Cuando se trata de tunear tu BMW Serie 2, no se puede ir más allá de lo que proponen los chicos de AC Schnitzer con su modelo ACL2. Su BMW M240i fuertemente tuneado es una auténtica bestia, se mire por donde se mire. Desarrollado inicialmente como una especie de ejercicio para ver lo rápido que puede ir el chasis del F22, el pequeño coupé aparentemente no sólo puede ser bonito, sino también muy rápido.
El preparador alemán quería demostrar lo rápido que es realmente el ACL2 y para ello invitó a unos cuantos a una prueba de conducción y a una vuelta de potencia en el tradicional campo de pruebas de la compañía, el circuito de Sachsenring. El resultado dejó a todos desconcertados. El AC Schnitzer ACL2 no sólo consiguió marcar un tiempo de vuelta decente, sino que, de alguna manera, acabó siendo más rápido que un supercoche de verdad, como el Lamborghini Aventador SV o SuperVeloce, que es su nombre completo. Se trata de una edición especial súper rara de 750 CV de la variedad italiana, un coche que tiene un precio conocido por causar escalofríos y todo tipo de reacciones extrañas.

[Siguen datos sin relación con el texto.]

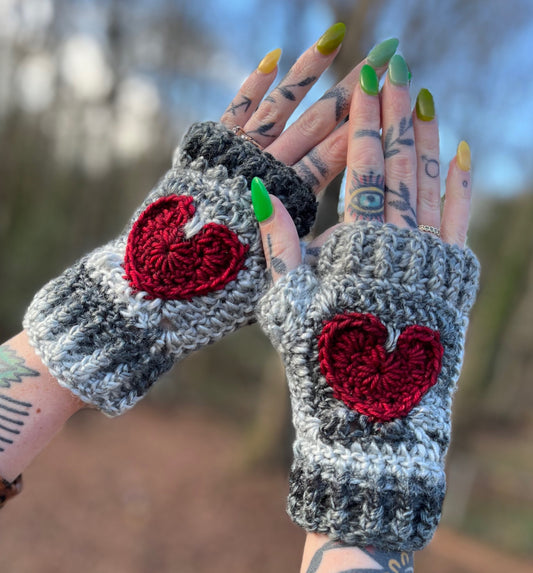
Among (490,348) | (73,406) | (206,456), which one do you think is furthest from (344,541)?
(490,348)

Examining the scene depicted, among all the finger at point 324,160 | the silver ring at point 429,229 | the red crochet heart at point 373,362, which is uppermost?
the finger at point 324,160

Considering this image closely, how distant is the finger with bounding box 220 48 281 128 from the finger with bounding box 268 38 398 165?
0.46 ft

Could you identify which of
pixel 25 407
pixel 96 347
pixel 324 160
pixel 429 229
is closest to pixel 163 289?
pixel 96 347

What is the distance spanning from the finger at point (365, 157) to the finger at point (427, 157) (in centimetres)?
11

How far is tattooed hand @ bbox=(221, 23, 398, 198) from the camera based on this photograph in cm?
132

¿Qué hace que este pequeño Bimmer sea tan rápido? Bueno, los ingenieros de AC Schnitzer llevaron el BMW M240i a un nivel completamente nuevo, utilizando un motor BMW M4 S55. No sólo eso, sino que el motor de seis cilindros en línea de 3 litros también se mejoró para que fuera capaz de producir 570 CV. Además, el diferencial trasero de deslizamiento limitado con un bloqueo de diferencial Drexler del 25 al 95 por ciento permite un paso por curva extremadamente rápido.
Junto con esa cantidad insana de potencia, se necesitaban nuevos frenos para mantenerla bajo control. Los frenos de pinza fija de 6 pistones delante con discos de freno cerámicos de carbono de 400 x 38 mm (perforados) y los frenos de 4 pistones detrás con discos cerámicos de carbono de 380 x 28 mm (perforados) garantizan que puedas detenerte sin temer por tu vida, en cualquier situación.
Los ingenieros de Aquisgrán han diseñado el ACL2 también para que sea lo más ligero posible, con una relación de sólo 2,59 kg/CV, lo que avergüenza a coches como el Ferrari 458 Italia o el Porsche 911 GT3 RS. Además, el conducto de admisión de carbono optimizado y la batería ligera ilustran aún más el significado de la letra «L» en el nombre del vehículo conceptual. Sí, has leído bien, el ACL2 no está a la venta, sino que es un mero concepto, destinado a mostrar de lo que es capaz el sintonizador alemán.
Al parecer, si el coche se vendiera, el precio superaría los 149.000 euros.